▸ **Work to complete**: Copy out every one of the records below word for word, changing nothing.

[Excerpt from a dataset]

-- -- --

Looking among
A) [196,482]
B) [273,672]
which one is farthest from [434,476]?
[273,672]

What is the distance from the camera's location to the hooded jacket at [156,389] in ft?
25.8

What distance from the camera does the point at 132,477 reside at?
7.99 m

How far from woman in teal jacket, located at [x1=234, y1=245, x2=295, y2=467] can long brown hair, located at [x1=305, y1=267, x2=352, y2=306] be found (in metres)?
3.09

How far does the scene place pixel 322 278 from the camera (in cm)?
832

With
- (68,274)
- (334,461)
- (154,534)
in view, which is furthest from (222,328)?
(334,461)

-- -- --

▸ **Exercise solution**:
Looking among
A) [196,482]
B) [273,672]
which one is farthest from [434,476]?
[273,672]

What is the distance from the camera's location to the hooded jacket at [156,389] in ft?
25.8

What distance from the camera does the point at 132,477 reside at?
7.99 m

How far from woman in teal jacket, located at [x1=234, y1=245, x2=295, y2=467] can long brown hair, located at [x1=305, y1=267, x2=352, y2=306] be found (in metres)?
3.09

How far does the scene place pixel 322 278 from the camera (in cm)?
832

With
- (68,274)
- (334,461)
- (154,534)
in view, which is furthest from (222,328)?
(334,461)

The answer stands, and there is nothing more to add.